What Is Tempura?
Although tempura is a popular appetizer or side in Japanese culture, it actually originated in Portugal. Around the end of the 16th century, Portuguese missionaries residing in Nagasaki introduced the locals to this “frittering” technique of frying food. As time went on, the heavy batter evolved into the lighter, crispier style found today on many a Japanese food cart. Unlike the original version, today’s tempura is also served with a tasty dipping sauce.

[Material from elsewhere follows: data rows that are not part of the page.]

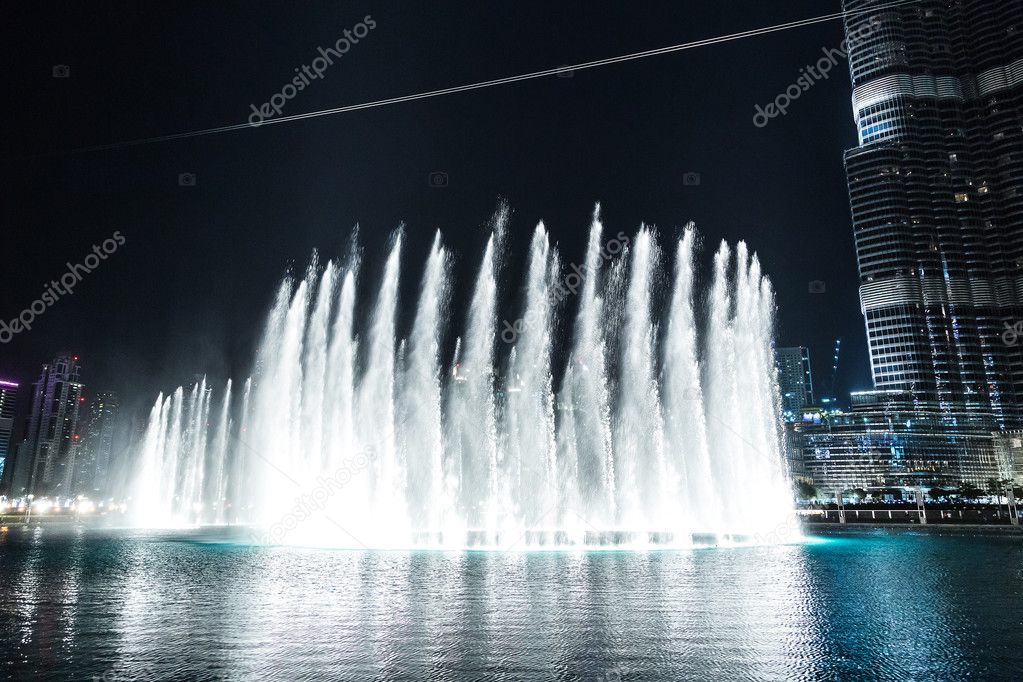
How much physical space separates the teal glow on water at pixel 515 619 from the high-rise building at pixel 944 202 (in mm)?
164260

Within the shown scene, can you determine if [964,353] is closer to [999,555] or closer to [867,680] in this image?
[999,555]

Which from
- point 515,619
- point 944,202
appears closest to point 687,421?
point 515,619

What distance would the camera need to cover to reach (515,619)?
12477mm

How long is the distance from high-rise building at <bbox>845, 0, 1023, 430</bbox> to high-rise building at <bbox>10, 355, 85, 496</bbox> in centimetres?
18248

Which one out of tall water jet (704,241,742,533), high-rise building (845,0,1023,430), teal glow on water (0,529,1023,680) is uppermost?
high-rise building (845,0,1023,430)

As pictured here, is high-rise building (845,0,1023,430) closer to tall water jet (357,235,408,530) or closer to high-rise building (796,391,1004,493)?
high-rise building (796,391,1004,493)

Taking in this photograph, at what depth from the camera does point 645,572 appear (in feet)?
65.4

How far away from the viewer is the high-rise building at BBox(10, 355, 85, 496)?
130 meters

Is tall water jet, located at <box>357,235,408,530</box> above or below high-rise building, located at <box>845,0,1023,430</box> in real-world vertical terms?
below

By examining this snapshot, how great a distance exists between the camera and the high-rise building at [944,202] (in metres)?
164

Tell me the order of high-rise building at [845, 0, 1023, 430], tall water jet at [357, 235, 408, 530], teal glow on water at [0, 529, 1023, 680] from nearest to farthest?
teal glow on water at [0, 529, 1023, 680] < tall water jet at [357, 235, 408, 530] < high-rise building at [845, 0, 1023, 430]

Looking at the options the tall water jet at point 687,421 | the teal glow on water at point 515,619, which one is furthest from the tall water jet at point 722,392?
the teal glow on water at point 515,619

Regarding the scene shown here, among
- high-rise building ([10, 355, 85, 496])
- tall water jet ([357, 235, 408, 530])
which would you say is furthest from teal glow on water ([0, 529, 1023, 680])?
high-rise building ([10, 355, 85, 496])

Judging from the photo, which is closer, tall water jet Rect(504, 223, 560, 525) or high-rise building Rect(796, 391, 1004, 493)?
tall water jet Rect(504, 223, 560, 525)
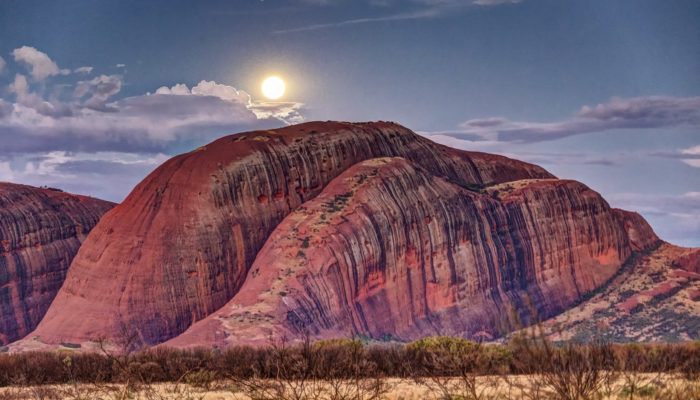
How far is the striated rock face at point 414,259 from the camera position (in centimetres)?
6914

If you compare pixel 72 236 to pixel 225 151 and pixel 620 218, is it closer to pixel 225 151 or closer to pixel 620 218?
pixel 225 151

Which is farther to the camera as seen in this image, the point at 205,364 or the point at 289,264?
the point at 289,264

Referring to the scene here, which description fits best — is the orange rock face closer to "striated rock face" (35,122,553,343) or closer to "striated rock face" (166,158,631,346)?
"striated rock face" (166,158,631,346)

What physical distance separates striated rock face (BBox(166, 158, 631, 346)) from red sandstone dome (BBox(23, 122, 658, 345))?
0.50ft

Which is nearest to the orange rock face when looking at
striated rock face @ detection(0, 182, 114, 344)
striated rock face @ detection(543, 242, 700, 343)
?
striated rock face @ detection(543, 242, 700, 343)

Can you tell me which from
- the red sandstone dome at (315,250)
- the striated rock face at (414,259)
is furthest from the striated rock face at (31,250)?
the striated rock face at (414,259)

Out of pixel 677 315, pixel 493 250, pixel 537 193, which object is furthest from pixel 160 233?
pixel 677 315

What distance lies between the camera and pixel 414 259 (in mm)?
77438

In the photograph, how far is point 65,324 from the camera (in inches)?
2825

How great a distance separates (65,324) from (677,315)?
5817 cm

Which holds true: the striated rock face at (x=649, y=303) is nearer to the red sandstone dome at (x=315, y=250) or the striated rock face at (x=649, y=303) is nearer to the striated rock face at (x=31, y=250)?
the red sandstone dome at (x=315, y=250)

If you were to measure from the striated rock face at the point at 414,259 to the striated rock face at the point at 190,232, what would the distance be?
8.34ft

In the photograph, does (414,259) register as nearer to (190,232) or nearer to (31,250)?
(190,232)

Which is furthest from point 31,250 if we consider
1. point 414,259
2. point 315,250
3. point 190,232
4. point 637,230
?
point 637,230
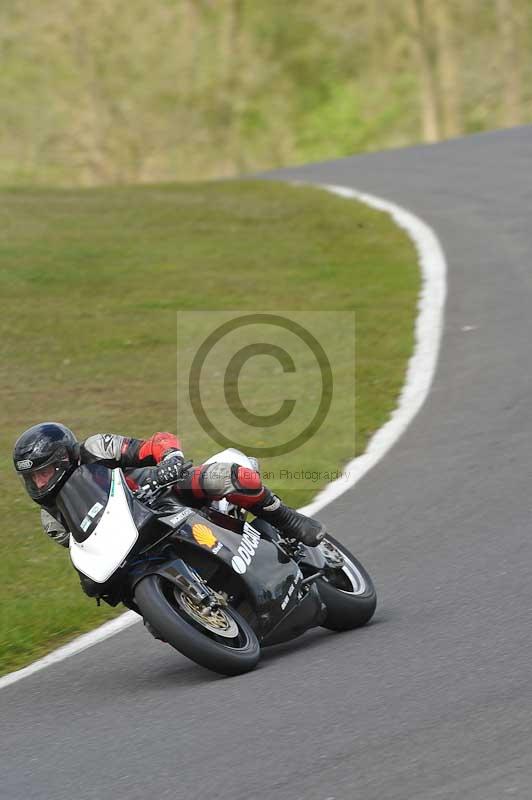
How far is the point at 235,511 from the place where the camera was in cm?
645

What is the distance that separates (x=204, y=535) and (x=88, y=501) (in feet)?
1.98

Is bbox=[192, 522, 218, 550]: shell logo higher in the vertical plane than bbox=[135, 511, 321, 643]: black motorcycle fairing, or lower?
higher

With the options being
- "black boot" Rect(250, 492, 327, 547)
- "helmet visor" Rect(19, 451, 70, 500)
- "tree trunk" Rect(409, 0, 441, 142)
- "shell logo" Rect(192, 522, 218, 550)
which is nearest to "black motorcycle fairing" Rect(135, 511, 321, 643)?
"shell logo" Rect(192, 522, 218, 550)

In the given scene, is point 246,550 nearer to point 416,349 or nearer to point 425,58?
point 416,349

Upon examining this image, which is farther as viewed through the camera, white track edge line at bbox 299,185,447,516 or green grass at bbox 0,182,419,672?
white track edge line at bbox 299,185,447,516

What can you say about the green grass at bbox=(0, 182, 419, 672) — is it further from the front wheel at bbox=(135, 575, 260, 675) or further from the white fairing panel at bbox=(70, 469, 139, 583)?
the front wheel at bbox=(135, 575, 260, 675)

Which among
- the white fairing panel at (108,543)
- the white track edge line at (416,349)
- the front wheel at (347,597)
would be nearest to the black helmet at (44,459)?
the white fairing panel at (108,543)

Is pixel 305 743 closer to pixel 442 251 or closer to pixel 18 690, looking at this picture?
pixel 18 690

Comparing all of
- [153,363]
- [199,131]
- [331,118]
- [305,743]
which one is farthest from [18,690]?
[331,118]

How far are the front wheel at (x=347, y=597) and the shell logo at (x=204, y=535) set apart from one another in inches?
28.5


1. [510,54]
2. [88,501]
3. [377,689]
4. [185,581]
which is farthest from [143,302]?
[510,54]

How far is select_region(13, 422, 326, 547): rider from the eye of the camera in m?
5.99

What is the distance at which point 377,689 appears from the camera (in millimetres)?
5340

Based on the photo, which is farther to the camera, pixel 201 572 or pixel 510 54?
pixel 510 54
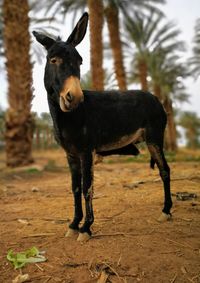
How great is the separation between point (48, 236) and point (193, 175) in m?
5.07

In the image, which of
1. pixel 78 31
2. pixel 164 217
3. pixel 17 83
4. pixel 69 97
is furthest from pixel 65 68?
pixel 17 83

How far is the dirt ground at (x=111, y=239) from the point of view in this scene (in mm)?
3135

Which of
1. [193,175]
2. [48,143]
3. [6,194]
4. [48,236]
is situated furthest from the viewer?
[48,143]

In order to create tempura batter, you simply use water, flour and egg. Although it sounds easy enough, the technique itself is delicate; in order to get the perfect, crispy texture you need to be careful crafting the batter just right. If the batter is over-mixed, the tempura will come out too heavy. If it is under-mixed, it won’t have enough air bubbles in it to give the tempura that perfectly airy crunch. The batter also needs to be fresh, needing to make it immediately before using. If it isn’t fresh and goes flat, it is no longer usable.
You can make tempura with any number of delicious ingredients. Seafood like scallops and shrimp are classic choices, but why stop there? Fry some leafy greens or herbs; dip tasty vegetables like asparagus, broccoli and cucumber; or even attempt to make kakiage by chopping a variety of vegetables and frying them in a ball.
If you would like to try your hand at making your own batter, you might want to consider purchasing specialty tempura flour. While this isn’t a necessity, it does make it easier to achieve the delightful crispness of well-fried tempura. And, of course, pay close attention to the technique described above in order to achieve the perfect batter consistency!